This is very interesting; thanks! I am not very familiar with hashing algorithms...

JoshTriplett · on Dec 13, 2014

A good digest alorithm should already handle length extension attacks with just the digest. HMAC algorithms handle that as far as I know, and I think modern hashes don't suffer from the length extension problem in the first place.

comex · on Dec 13, 2014

In any case, length extension attacks apply to (hashes misused as) keyed message authentication codes - a scenario where you give a message and its authenticator to a server knowing the key, and it checks whether someone knowing the key generated them. The attacks let you, given a message and its authenticator, calculate the authenticator for a different message. However, in this case, the hash cannot be tampered with; breaking integrity would require finding a different message with the same hash, which is a straight-up collision, considered to totally break a hash algorithm. At the moment, the only commonly used hash algorithm with known collisions is MD5; SHA-1 will probably follow in the next several years.

hrjet · on Dec 13, 2014

I perhaps used the wrong term. I meant straight-up collision with a modified length.

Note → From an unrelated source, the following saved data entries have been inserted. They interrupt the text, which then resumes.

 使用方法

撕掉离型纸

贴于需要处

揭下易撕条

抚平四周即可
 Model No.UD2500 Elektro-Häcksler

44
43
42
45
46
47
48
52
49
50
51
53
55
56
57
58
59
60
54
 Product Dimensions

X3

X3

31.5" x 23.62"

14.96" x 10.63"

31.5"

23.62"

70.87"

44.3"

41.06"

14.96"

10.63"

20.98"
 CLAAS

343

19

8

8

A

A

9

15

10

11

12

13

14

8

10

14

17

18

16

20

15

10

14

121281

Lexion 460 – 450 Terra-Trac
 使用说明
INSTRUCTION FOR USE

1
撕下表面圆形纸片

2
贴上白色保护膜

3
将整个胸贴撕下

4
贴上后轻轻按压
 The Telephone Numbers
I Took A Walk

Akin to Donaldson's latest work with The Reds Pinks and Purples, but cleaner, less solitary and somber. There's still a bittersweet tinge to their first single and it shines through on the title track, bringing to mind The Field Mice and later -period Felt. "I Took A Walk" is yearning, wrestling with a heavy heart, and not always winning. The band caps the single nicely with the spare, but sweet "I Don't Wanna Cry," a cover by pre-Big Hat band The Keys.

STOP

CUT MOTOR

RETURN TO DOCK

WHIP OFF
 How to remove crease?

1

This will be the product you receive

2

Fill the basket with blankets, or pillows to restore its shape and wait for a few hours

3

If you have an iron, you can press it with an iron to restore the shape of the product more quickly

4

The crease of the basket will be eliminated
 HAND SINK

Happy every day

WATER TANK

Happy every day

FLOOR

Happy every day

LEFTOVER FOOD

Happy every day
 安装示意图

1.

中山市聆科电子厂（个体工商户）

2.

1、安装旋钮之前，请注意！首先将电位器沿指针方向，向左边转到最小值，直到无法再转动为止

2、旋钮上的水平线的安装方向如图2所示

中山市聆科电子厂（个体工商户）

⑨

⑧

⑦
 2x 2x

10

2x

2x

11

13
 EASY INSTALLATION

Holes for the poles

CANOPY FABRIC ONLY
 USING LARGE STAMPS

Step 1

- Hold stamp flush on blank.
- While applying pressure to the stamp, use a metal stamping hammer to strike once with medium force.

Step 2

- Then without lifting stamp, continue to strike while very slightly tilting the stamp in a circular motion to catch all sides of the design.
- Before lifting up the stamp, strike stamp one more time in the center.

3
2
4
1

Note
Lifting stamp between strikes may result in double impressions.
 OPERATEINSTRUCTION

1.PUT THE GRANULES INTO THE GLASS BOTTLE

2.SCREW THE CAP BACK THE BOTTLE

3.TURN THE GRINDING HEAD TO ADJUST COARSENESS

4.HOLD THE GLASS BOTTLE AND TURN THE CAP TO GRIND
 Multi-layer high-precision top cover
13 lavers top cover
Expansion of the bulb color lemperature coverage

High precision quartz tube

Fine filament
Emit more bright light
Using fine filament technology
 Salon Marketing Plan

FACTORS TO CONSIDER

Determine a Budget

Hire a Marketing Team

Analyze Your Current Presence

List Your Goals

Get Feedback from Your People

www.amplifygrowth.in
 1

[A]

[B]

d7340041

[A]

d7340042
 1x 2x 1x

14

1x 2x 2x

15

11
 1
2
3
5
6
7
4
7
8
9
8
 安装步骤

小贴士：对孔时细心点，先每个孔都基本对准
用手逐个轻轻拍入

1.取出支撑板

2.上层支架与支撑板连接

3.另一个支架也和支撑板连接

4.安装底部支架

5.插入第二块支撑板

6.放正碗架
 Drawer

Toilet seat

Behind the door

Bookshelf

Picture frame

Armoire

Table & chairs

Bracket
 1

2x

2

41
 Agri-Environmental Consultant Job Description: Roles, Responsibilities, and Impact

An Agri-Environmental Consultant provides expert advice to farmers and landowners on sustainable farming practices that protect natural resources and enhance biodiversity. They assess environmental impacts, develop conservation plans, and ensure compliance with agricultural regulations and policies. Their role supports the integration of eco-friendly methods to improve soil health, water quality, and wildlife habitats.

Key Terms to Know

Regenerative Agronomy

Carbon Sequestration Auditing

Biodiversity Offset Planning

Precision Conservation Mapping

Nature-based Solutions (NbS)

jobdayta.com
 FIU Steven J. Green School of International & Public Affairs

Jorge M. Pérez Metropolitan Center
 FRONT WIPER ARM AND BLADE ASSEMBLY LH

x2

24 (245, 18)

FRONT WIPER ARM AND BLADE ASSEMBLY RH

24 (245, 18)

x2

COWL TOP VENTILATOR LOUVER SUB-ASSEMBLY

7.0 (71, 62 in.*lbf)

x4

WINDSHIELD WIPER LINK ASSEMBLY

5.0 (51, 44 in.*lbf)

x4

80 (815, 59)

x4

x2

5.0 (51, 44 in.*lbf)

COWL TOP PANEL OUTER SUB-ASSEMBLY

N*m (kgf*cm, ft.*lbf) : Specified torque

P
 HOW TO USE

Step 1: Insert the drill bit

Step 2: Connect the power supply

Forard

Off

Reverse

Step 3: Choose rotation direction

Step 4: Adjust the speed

The known MD5 collision attack needs to modify the length of the message; finding a collision with the same length is extremely difficult. It would be reasonable to assume that attacks on other hashing algorithms would suffer the same constraint.

Wouldn't having the length specified in the integrity attribute help reduce chances of a future attack? The cost of specifying the length is negligible; about 12 bytes for a base-64 encoded 64-bit unsigned int.

sjy · on Dec 13, 2014

You're essentially using the length as a(n extremely weak) secondary hash in that case. That might be sufficient to disable one known MD5 exploit, but if you're worried about vulnerabilities in your primary hash algorithm it would make more sense to use another real hash algorithm for your backup.

hrjet · on Dec 13, 2014

Thanks for the answer. I am really not familiar with the mathematics of hash algorithms and I ask just to learn.

Why is length essentially a weak hash? Isn't it an additional constraint that works orthogonal to the hash? It serves to restrict the space of collisions and hence directly reduces the exploit surface. Moreover, the length can be independently verified of the hash function, and its space & time complexity is negligible.

Dylan16807 · on Dec 13, 2014

> Why is length essentially a weak hash?

It's utterly trivial to match by itself. Adding length to a real hash is a mild difficulty increase. Adding a second hash is a massive difficulty increase.

> Isn't it an additional constraint that works orthogonal to the hash?

Yes. But so is a second hash.

> It serves to restrict the space of collisions and hence directly reduces the exploit surface.

Very inefficiently.

> Moreover, the length can be independently verified of the hash function, and its space & time complexity is negligible.

A second hash is independent of the first hash too. Hashing a second time compared to downloading and hashing the first time is pretty close to negligible.